Most of the songs seem to flow into each other (I have it as a download so it is not always clear) and “Enter The Labyrinth” comes directly from the synth into a heavy riff. The galloping effect is very similar to Iron Maiden at points, with quite a number of changes going on through it. The verses are quite heavy whilst there is real pop sensibility in the chorus and the fills are nicely prog metal.
“Cursebreaker” has an Oriental vibe at the start reminding me a little of “Scenes” by Marty Friedman ex of Megadeth. There are hints of Linkin Park and Yes at various points vying with some very brutal metal elsewhere. I did particularly dig the lead into the second chorus with the descending guitar or bass line along with the way they have piano underpinning the main riff at one point. There is a lot of thought gone into each track, little touches sprinkled in making the whole thing more textured and interesting.

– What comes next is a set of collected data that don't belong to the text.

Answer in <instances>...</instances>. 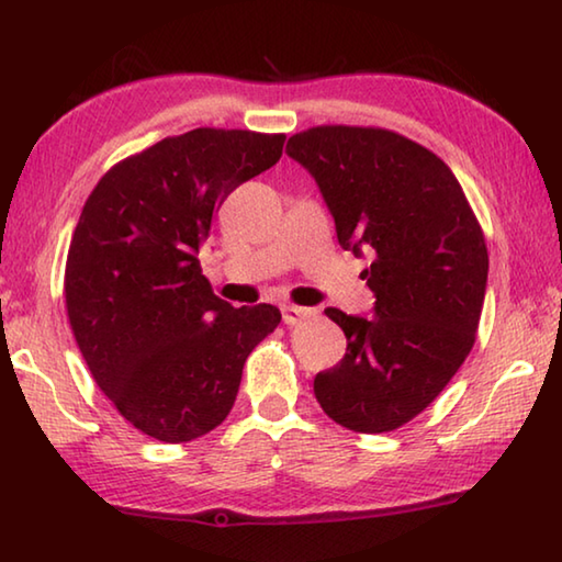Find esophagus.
<instances>
[{
  "label": "esophagus",
  "mask_w": 562,
  "mask_h": 562,
  "mask_svg": "<svg viewBox=\"0 0 562 562\" xmlns=\"http://www.w3.org/2000/svg\"><path fill=\"white\" fill-rule=\"evenodd\" d=\"M317 317L315 307H297V304H282V319L284 325H300L304 319Z\"/></svg>",
  "instance_id": "1"
}]
</instances>
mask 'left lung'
Returning <instances> with one entry per match:
<instances>
[{
  "label": "left lung",
  "instance_id": "1",
  "mask_svg": "<svg viewBox=\"0 0 562 562\" xmlns=\"http://www.w3.org/2000/svg\"><path fill=\"white\" fill-rule=\"evenodd\" d=\"M288 156L315 178L339 245L374 258L361 272L374 317L325 310L347 355L315 376V396L349 431H394L473 347L488 282L481 225L451 168L394 131L317 126L294 133Z\"/></svg>",
  "mask_w": 562,
  "mask_h": 562
}]
</instances>
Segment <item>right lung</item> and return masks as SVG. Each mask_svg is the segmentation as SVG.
<instances>
[{
	"label": "right lung",
	"mask_w": 562,
	"mask_h": 562,
	"mask_svg": "<svg viewBox=\"0 0 562 562\" xmlns=\"http://www.w3.org/2000/svg\"><path fill=\"white\" fill-rule=\"evenodd\" d=\"M282 133L195 128L113 166L91 190L64 294L83 359L121 416L166 443L225 422L272 304L233 307L201 270L213 215L282 156Z\"/></svg>",
	"instance_id": "obj_1"
}]
</instances>
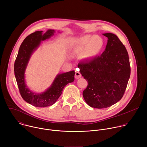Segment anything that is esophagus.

“Inferno” heads into that AOR territory (think Asia, or perhaps Journey) and could actually give The Night Flight Orchestra in modern times a run for their money. I appreciate that consideration is given to the guitar solo which blends in with the character of the song. It is also well-positioned, a lighter moment before the album turns heavier and more challenging and prog metal in “I. Mythos II. Dark Aeons“.
This is the longest track on the album which as you can probably guess is in two discernible parts. The opening lulls you into a false sense of security with sound effects and some lovely percussion before the vocals come in. The mix of prog, melodic and extreme metal in the piece is combined with great purpose and obvious care. The way at one point the main melody is played on what sounds like a computer game caught me off guard.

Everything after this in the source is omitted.